Records
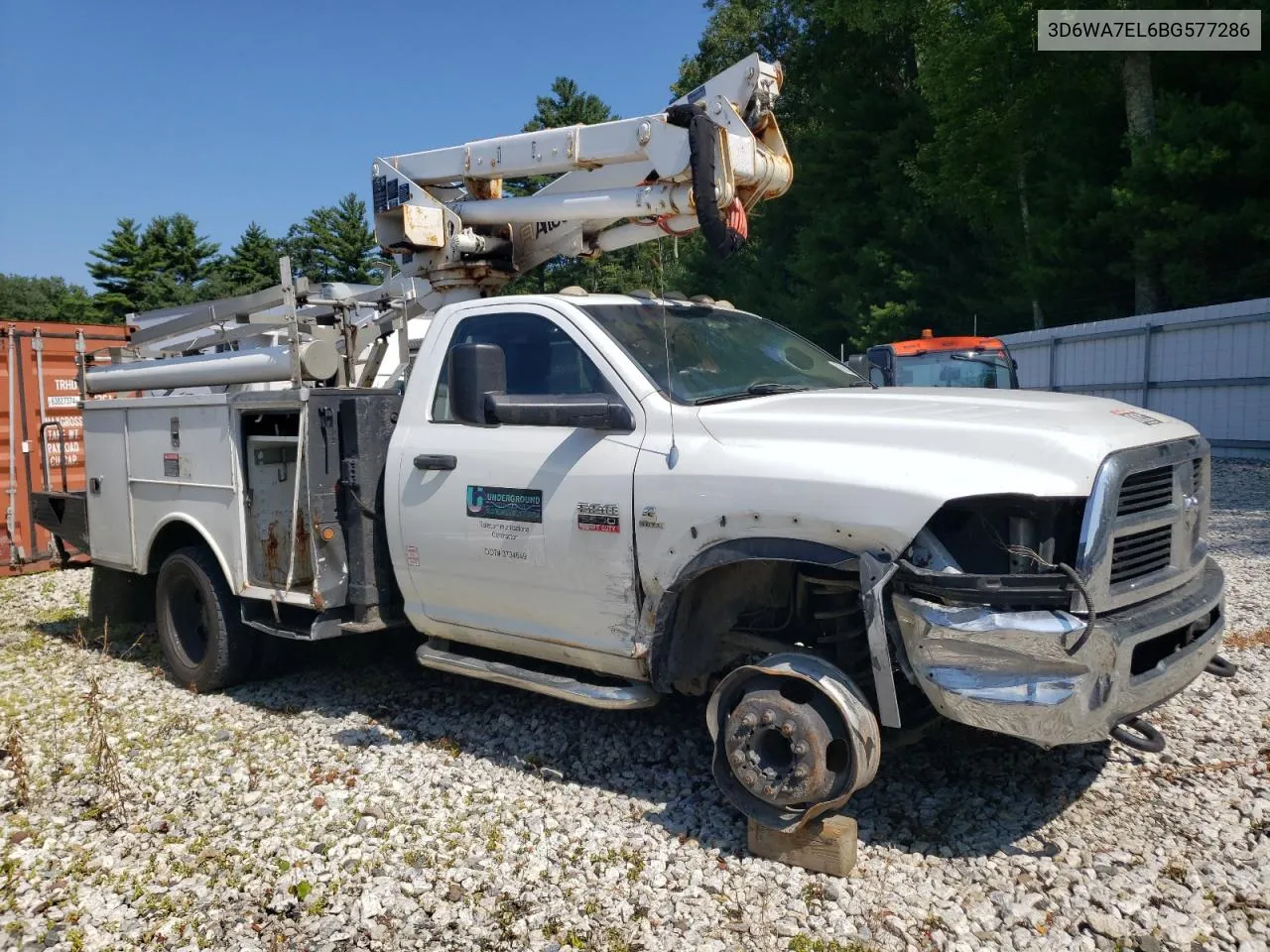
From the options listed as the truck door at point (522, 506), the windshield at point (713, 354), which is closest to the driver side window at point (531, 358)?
the truck door at point (522, 506)

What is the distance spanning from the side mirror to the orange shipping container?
7.07 meters

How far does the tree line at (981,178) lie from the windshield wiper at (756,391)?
750cm

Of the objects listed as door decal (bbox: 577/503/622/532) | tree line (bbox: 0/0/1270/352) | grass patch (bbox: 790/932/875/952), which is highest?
tree line (bbox: 0/0/1270/352)

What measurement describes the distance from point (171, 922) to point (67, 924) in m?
0.38

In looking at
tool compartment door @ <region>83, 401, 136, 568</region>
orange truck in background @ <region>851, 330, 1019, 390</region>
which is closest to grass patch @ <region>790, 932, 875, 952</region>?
tool compartment door @ <region>83, 401, 136, 568</region>

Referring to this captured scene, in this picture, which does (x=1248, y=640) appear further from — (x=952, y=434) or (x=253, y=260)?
(x=253, y=260)

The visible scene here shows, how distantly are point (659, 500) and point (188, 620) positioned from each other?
3.77 meters

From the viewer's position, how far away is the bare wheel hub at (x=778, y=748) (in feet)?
11.6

• [Exercise] Can you copy out, word for word, the lines of the items from the one containing "Referring to this" through the final line, including both of those lines?

• [Solved exercise]
Referring to this captured scene, in this picture, which does (x=1248, y=640) appear further from — (x=952, y=434) or (x=253, y=260)?
(x=253, y=260)

The visible scene here shows, how distantly are point (659, 500) and point (188, 620) positioned from each other?
3.77 meters

From the viewer's position, how far away is the bare wheel hub at (x=778, y=748) (in feet)?
11.6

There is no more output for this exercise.